> **GIVEN TEXT**:
※

# Travel to the DRC



## kyle_redbull (14/6/16)

Has anyone travelled to the DRC with juice and their vape? I'm scared they give me shit and destroy my mod and juice and I'll be stuck in the jungle with no vape?

Sent from my SM-G935F using Tapatalk


----------



## Robert Howes (14/6/16)

Put the main gear in the cargo luggage and take a stealth vape for hand luggage. I went through security yesterday at OR and King Sharka with a DNA with a Melo III tank in my pocket. No one even batted an eyelid. I just put it in the tray with phone, laptop car keys etc and casually walked through.


----------



## kyle_redbull (14/6/16)

Robert Howes said:


> Put the main gear in the cargo luggage and take a stealth vape for hand luggage. I went through security yesterday at OR and King Sharka with a DNA with a Melo III tank in my pocket. No one even batted an eyelid. I just put it in the tray with phone, laptop car keys etc and casually walked through.


I don't have a stealth mod unfortunately need to get an AIO. 

Sent from my SM-G935F using Tapatalk


----------



## kyle_redbull (14/6/16)

Bump 

Sent from my SM-G935F using Tapatalk


----------



## shaunnadan (14/6/16)

DRC no problems. just pack it smartly 

batteries in a case in hand luggage

mods in checked luggage with an assortment of gadgets to confuse (i have my laptop charger, phone charger, nitecore charger, mouse, power bank with a bundle of cables)

tanks disassembled and packed neatly in a hard case (like a glasses pouch)

liquids are all packed in a clear packet with the rest of my toiletries

When travelling to any of our fellow african countries they scan bags as it gets out of the baggage claim before allowing it to enter their country. now they don't scan everyone but most often pick a handful of people to scan. they they will ask you to open your bags and will ruffle around. as a foreigner they usually attempt to scare you that something is "incorrect" and cannot be allowed into the country unless you pay a "spot fine" or have it confiscated. 

in the DRC i had a lacoste cologne confiscated because the bottle wasn't stamped with the ml value but instead had a sticker indicating it. the bottle was about a quarter full so i told them they could have it but snapped off the top plunger before giving it to them. i then grabbed my bags and walked away with no hassle. my last trip had no incident and my bag wasn't even scanned when i collected it.


----------



## kyle_redbull (14/6/16)

shaunnadan said:


> DRC no problems. just pack it smartly
> 
> batteries in a case in hand luggage
> 
> ...


Thanks @shaunnadan I diy so should I refill some old local vendors bottles to show the ml of the bottles or should I just leave it in the unicorn bottles with no labels etc?

Sent from my SM-G935F using Tapatalk


----------



## shaunnadan (14/6/16)

kyle_redbull said:


> Thanks @shaunnadan I diy so should I refill some old local vendors bottles to show the ml of the bottles or should I just leave it in the unicorn bottles with no labels etc?
> 
> Sent from my SM-G935F using Tapatalk



always have a bottle with a label


----------



## Mozia (15/7/16)

Hello @kyle_redbull, how did it go with the travel?
I'm about to head out to Zim in a week or so, not sure if I should take the chance with my H-Priv in the checked in luggage.

※

> **INFORMATION GIVEN**:
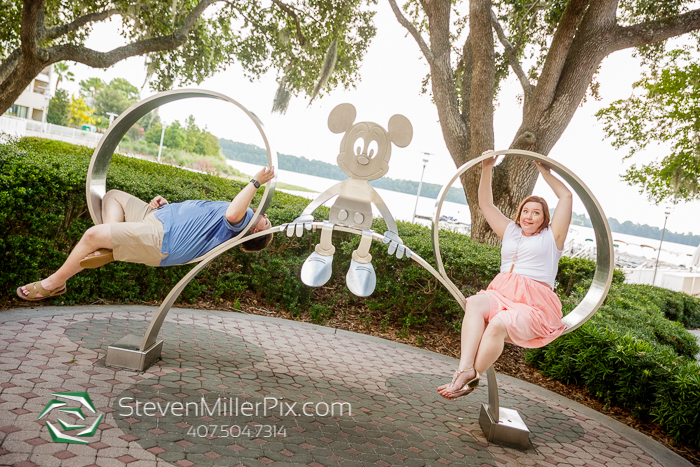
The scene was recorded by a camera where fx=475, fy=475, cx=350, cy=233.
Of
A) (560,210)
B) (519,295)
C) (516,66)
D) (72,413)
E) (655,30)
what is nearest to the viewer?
(72,413)

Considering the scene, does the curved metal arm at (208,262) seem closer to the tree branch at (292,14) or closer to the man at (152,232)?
the man at (152,232)

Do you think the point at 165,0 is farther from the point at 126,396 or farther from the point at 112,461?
the point at 112,461

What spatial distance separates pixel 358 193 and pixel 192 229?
1144 mm

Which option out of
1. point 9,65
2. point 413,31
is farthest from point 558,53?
point 9,65

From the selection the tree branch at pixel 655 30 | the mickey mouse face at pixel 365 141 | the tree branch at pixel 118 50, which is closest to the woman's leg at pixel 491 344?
the mickey mouse face at pixel 365 141

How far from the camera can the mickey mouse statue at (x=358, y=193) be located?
3.14m

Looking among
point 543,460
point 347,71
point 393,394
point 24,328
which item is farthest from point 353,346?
point 347,71

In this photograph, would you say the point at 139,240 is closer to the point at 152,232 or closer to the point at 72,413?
the point at 152,232

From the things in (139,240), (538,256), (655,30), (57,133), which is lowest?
(139,240)

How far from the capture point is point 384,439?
3.12 m

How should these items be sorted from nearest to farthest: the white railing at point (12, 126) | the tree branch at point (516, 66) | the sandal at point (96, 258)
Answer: the sandal at point (96, 258) < the tree branch at point (516, 66) < the white railing at point (12, 126)

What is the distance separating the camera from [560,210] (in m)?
3.12

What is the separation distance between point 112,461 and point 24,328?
206cm

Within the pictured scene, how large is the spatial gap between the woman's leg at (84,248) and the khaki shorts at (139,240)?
46 mm
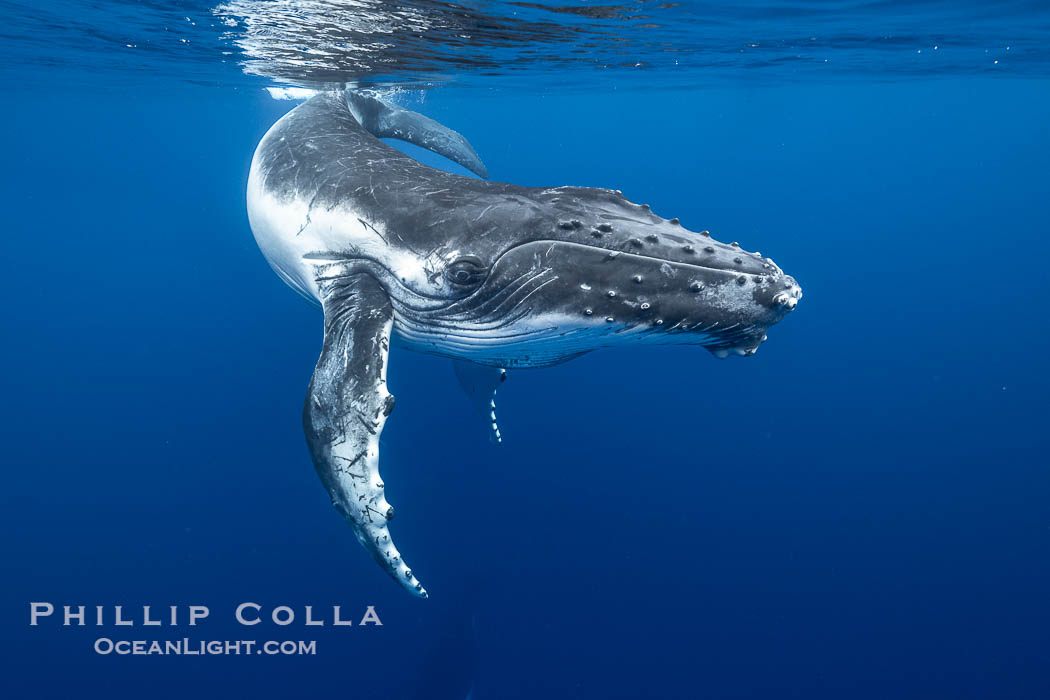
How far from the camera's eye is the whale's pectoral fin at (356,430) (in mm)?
4047

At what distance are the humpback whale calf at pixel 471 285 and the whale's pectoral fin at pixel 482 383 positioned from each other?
282 cm

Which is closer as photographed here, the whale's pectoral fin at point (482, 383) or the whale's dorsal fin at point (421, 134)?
the whale's pectoral fin at point (482, 383)

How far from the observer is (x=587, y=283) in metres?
4.00

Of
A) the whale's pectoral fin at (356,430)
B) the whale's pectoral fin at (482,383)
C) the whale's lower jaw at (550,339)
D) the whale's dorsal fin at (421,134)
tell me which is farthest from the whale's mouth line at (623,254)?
the whale's dorsal fin at (421,134)

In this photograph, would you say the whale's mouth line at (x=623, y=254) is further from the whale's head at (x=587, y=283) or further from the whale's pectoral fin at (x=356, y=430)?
the whale's pectoral fin at (x=356, y=430)

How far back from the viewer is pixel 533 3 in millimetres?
10156

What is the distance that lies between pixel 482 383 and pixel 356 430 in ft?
14.1

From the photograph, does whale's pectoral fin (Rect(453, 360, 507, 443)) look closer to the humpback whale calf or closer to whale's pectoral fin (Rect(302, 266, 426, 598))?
the humpback whale calf

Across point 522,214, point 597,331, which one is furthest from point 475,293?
point 597,331

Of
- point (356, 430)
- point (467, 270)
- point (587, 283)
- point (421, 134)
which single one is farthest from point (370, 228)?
point (421, 134)

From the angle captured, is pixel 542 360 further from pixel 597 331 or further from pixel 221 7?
pixel 221 7

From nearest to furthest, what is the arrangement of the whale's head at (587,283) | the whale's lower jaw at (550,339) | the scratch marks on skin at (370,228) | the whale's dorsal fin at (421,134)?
the whale's head at (587,283)
the whale's lower jaw at (550,339)
the scratch marks on skin at (370,228)
the whale's dorsal fin at (421,134)

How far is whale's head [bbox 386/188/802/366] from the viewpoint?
151 inches

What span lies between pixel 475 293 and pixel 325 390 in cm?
132
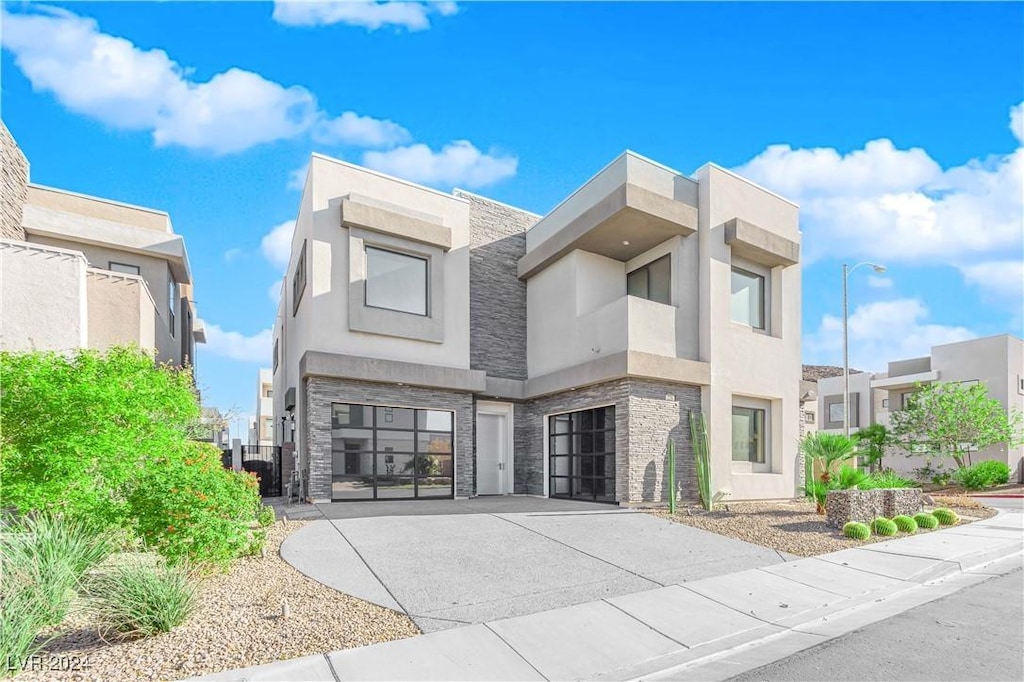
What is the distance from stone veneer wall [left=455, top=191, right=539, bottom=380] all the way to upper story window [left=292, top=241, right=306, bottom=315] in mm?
4935

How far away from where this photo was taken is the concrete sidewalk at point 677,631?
5.05m

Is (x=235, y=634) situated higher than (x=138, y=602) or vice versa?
(x=138, y=602)

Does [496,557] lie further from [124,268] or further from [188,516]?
[124,268]

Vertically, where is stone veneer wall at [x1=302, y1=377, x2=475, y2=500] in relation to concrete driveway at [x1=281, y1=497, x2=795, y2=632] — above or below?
above

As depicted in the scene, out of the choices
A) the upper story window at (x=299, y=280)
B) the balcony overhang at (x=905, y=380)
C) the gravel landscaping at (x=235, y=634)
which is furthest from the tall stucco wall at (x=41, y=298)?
the balcony overhang at (x=905, y=380)

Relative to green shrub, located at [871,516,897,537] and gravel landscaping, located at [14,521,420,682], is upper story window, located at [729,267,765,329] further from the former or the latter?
gravel landscaping, located at [14,521,420,682]

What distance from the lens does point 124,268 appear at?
62.1 ft

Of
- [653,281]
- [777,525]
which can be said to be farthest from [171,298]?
[777,525]

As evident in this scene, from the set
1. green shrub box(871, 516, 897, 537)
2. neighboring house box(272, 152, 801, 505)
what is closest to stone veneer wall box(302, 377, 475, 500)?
neighboring house box(272, 152, 801, 505)

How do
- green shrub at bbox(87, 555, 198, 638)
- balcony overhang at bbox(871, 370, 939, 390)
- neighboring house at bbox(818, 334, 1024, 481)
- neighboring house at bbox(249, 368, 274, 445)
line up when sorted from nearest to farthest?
1. green shrub at bbox(87, 555, 198, 638)
2. neighboring house at bbox(818, 334, 1024, 481)
3. balcony overhang at bbox(871, 370, 939, 390)
4. neighboring house at bbox(249, 368, 274, 445)

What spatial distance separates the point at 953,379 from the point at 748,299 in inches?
929

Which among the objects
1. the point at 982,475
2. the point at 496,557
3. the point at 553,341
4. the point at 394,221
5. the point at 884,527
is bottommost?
the point at 982,475

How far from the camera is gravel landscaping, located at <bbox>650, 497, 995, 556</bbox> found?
10.4 metres

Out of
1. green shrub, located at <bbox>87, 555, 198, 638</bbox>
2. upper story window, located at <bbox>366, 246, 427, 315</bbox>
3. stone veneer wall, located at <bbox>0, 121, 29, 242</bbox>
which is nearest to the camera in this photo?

※

> **TASK STATEMENT**: In the thread about traveling to the DRC with vape gear, why did shaunnadan have a cologne confiscated in the DRC?

> **EXPECTED OUTPUT**: The bottle wasn't stamped with the ml value and had only a sticker showing it.